### Document text

The sun’s hydrogen fusion reaction (the same as humankind’s hydrogen bomb) produces a relatively steady and uninterrupted 380 billion kilowatts of energy. This energy is released into space at the solar surface at a rate of over 56 million watts per square meter. Spreading out radially as it travels outward, this power is greatly reduced by distance. By the time it reaches Earth, a single square meter of the surface receives about 1.1 kilowatts. Nonetheless, the total of the sun’s energy received on the planet is about 85 trillion kilowatts. The portion that falls on the United States amounts to five hundred times more energy than the nation’s total need. If the United States could tap into this energy with only 10 percent efficiency, it could meet all of its energy requirements from what falls on merely 2 percent of its surface. The opportunity is similarly available for most countries.

Although humans are only beginning to learn how to harness this power, other life-forms have been using it for at least 2 billion years. The solar energy consumed by plants through photosynthesis is enormous. Within the United States, the amount of solar energy used by vegetation equals at least 20 million barrels of oil per day. Solar energy is the power that drives Earth’s weather and stirs ocean currents; therefore, any utilization of wind power, ocean thermal power, or the energy stored in plants (whether burning firewood or fuels distilled from biomass) is indirectly an application of solar power. For that matter, fossil fuels represent solar energy stored in plants and animals that lived hundreds of millions of years ago, but such broad interpretations of solar power have little operational meaning. In the context of this discussion, solar power will mean insolation—the radiant energy of the sun as it falls on Earth’s surface.

Challenges to Utilization

The practical application of solar power to modern civilization’s energy requirements presents some difficult challenges. One problem is that solar energy, although abundant and widely distributed, is not concentrated, whereas humankind’s energy demands tend to require a considerable amount of power at very confined locations. Virtually all of North America south of the 48th parallel receives more than 12,000 kilojoules of solar energy per square meter of its surface every day, with large areas of the West and South enjoying more than 16,000 kilojoules. Yet it takes about 55,000 kilojoules to heat the hot water required by a family of four; this power application alone theoretically requires 3 to 4 square meters of collection device to satisfy one small family’s demand for water for cooking, washing, and bathing. In actuality, it requires closer to 10 square meters because the collection devices operate at far below 100 percent efficiency.

### Exercise instructions
Carry on the passage about solar power from the point where it stops. The rows come from a separate source.

### Listed entries
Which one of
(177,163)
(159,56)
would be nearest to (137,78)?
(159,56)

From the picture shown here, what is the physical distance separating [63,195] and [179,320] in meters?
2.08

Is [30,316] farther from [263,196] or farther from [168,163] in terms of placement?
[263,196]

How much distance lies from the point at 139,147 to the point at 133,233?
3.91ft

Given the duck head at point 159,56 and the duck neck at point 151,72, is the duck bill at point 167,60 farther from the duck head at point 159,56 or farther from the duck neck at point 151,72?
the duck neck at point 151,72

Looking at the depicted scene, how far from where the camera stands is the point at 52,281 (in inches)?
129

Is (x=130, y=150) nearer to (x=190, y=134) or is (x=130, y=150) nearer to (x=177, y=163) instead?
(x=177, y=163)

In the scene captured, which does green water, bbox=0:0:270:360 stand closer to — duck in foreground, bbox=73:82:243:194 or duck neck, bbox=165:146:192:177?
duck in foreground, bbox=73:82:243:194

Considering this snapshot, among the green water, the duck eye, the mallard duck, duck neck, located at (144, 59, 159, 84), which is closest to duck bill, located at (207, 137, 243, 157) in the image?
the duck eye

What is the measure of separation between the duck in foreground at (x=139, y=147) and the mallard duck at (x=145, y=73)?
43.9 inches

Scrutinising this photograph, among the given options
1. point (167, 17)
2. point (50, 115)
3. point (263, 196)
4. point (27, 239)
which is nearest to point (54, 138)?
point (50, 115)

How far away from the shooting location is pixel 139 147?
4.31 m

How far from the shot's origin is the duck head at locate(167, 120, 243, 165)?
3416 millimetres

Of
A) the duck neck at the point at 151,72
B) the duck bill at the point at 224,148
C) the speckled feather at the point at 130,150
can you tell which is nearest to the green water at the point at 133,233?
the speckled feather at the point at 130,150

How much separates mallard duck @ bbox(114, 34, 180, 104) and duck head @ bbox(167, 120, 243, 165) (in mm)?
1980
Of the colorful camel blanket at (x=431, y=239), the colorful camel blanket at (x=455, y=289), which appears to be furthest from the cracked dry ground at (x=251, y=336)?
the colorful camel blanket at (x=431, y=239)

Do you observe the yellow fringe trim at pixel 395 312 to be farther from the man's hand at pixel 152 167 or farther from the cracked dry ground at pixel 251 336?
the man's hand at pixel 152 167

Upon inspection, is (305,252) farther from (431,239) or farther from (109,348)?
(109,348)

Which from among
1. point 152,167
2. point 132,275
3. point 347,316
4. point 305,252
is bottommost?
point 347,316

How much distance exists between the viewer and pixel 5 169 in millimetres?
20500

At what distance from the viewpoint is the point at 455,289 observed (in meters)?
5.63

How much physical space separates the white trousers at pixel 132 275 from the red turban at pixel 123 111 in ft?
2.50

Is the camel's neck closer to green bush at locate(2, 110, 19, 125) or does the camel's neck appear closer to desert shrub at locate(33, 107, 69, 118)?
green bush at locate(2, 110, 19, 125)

### Final answer
Another serious problem in utilizing solar power is the pattern of its availability. Solar power at a given site peaks every day as the sun passes overhead and disappears entirely during the hours of darkness. Seasonal variations in the location of the sun affect the number of hours of energy received, and as distance from the tropics increases, the incoming sunlight strikes at ever more acute angles, further diminishing the power available per square meter.

Finally, cloud cover seriously interferes with solar energy reception, making overcast days almost as unproductive as nighttime. The average number of cloudy days per year at a given location is a factor as significant as latitude. For example, sunny, equatorial Kenya enjoys almost twice the insolation as cloudy Nigeria, only 6 degrees of latitude away. Relatively sunny Washington, DC, at 38 degrees north latitude, has more insolation to work with than Nigeria.

These problems notwithstanding, it has been demonstrated that solar power can be successfully harnessed over a wide area on Earth’s surface. Various schemes to collect and concentrate the energy and manage its utilization and storage to match availability to demand have already been developed. Moreover, public opinion is strongly favorable toward solar power as an alternative to the continued use of fossil fuels or the large-scale development of nuclear power. Experts continue to predict that widespread utilization of solar power will continue into the future.

Thermodynamic and Photovoltaic Potentials

The essence of the energy problem facing the world is not an energy shortage but the cost of deriving and distributing “high-quality” energy from abundant, renewable, but “low-quality” sources. Quality, as traditionally applied to energy, means temperature first and foremost. The value of a unit of energy depends greatly on the temperature at which it can be delivered because, under the laws of thermodynamics, a unit at high temperature can do more useful work than a low-temperature unit. As it falls upon Earth’s surface, solar energy is considered a low-quality thermal resource: It is fine for making “sun tea” and heating swimming pools, but it will neither spin the wheels of industry nor light a modern, industrialized society. The fact that it is pure, clean energy creating no harmful by-products for the environment is of little consequence if it cannot do the work required of it.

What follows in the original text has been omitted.